*** Begin section ***

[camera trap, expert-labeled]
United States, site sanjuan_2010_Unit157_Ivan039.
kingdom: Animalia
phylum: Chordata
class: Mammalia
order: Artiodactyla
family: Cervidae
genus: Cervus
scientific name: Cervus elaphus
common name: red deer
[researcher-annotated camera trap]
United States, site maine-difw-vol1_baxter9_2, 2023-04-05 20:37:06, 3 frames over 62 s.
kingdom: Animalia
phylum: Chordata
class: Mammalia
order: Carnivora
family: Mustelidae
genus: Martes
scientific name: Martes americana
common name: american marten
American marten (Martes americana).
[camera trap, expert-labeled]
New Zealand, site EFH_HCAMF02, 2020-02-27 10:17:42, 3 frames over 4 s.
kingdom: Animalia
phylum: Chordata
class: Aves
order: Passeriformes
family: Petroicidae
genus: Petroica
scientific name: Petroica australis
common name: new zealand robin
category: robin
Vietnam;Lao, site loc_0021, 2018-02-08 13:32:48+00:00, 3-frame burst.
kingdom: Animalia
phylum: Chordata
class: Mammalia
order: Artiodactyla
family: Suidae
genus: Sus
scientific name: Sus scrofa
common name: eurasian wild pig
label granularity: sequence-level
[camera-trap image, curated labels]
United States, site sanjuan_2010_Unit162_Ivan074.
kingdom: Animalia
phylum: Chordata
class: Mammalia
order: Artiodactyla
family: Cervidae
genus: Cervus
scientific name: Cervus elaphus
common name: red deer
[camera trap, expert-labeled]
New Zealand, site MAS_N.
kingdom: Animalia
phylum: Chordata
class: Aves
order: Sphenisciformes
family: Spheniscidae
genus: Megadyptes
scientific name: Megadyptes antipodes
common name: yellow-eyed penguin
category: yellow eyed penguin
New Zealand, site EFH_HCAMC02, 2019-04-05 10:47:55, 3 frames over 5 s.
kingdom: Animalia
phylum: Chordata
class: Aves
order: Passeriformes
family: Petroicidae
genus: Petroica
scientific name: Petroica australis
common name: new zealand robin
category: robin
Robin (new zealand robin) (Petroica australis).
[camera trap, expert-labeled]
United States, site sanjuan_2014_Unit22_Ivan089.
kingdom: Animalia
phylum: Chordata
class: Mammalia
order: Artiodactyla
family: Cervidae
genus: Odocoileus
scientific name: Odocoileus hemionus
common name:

*** End section ***

--- What is required ---
Give back each line of the material above exactly as it appears.

--- Written solution ---
[camera trap, expert-labeled]
United States, site sanjuan_2010_Unit157_Ivan039.
kingdom: Animalia
phylum: Chordata
class: Mammalia
order: Artiodactyla
family: Cervidae
genus: Cervus
scientific name: Cervus elaphus
common name: red deer
[researcher-annotated camera trap]
United States, site maine-difw-vol1_baxter9_2, 2023-04-05 20:37:06, 3 frames over 62 s.
kingdom: Animalia
phylum: Chordata
class: Mammalia
order: Carnivora
family: Mustelidae
genus: Martes
scientific name: Martes americana
common name: american marten
American marten (Martes americana).
[camera trap, expert-labeled]
New Zealand, site EFH_HCAMF02, 2020-02-27 10:17:42, 3 frames over 4 s.
kingdom: Animalia
phylum: Chordata
class: Aves
order: Passeriformes
family: Petroicidae
genus: Petroica
scientific name: Petroica australis
common name: new zealand robin
category: robin
Vietnam;Lao, site loc_0021, 2018-02-08 13:32:48+00:00, 3-frame burst.
kingdom: Animalia
phylum: Chordata
class: Mammalia
order: Artiodactyla
family: Suidae
genus: Sus
scientific name: Sus scrofa
common name: eurasian wild pig
label granularity: sequence-level
[camera-trap image, curated labels]
United States, site sanjuan_2010_Unit162_Ivan074.
kingdom: Animalia
phylum: Chordata
class: Mammalia
order: Artiodactyla
family: Cervidae
genus: Cervus
scientific name: Cervus elaphus
common name: red deer
[camera trap, expert-labeled]
New Zealand, site MAS_N.
kingdom: Animalia
phylum: Chordata
class: Aves
order: Sphenisciformes
family: Spheniscidae
genus: Megadyptes
scientific name: Megadyptes antipodes
common name: yellow-eyed penguin
category: yellow eyed penguin
New Zealand, site EFH_HCAMC02, 2019-04-05 10:47:55, 3 frames over 5 s.
kingdom: Animalia
phylum: Chordata
class: Aves
order: Passeriformes
family: Petroicidae
genus: Petroica
scientific name: Petroica australis
common name: new zealand robin
category: robin
Robin (new zealand robin) (Petroica australis).
[camera trap, expert-labeled]
United States, site sanjuan_2014_Unit22_Ivan089.
kingdom: Animalia
phylum: Chordata
class: Mammalia
order: Artiodactyla
family: Cervidae
genus: Odocoileus
scientific name: Odocoileus hemionus
common name:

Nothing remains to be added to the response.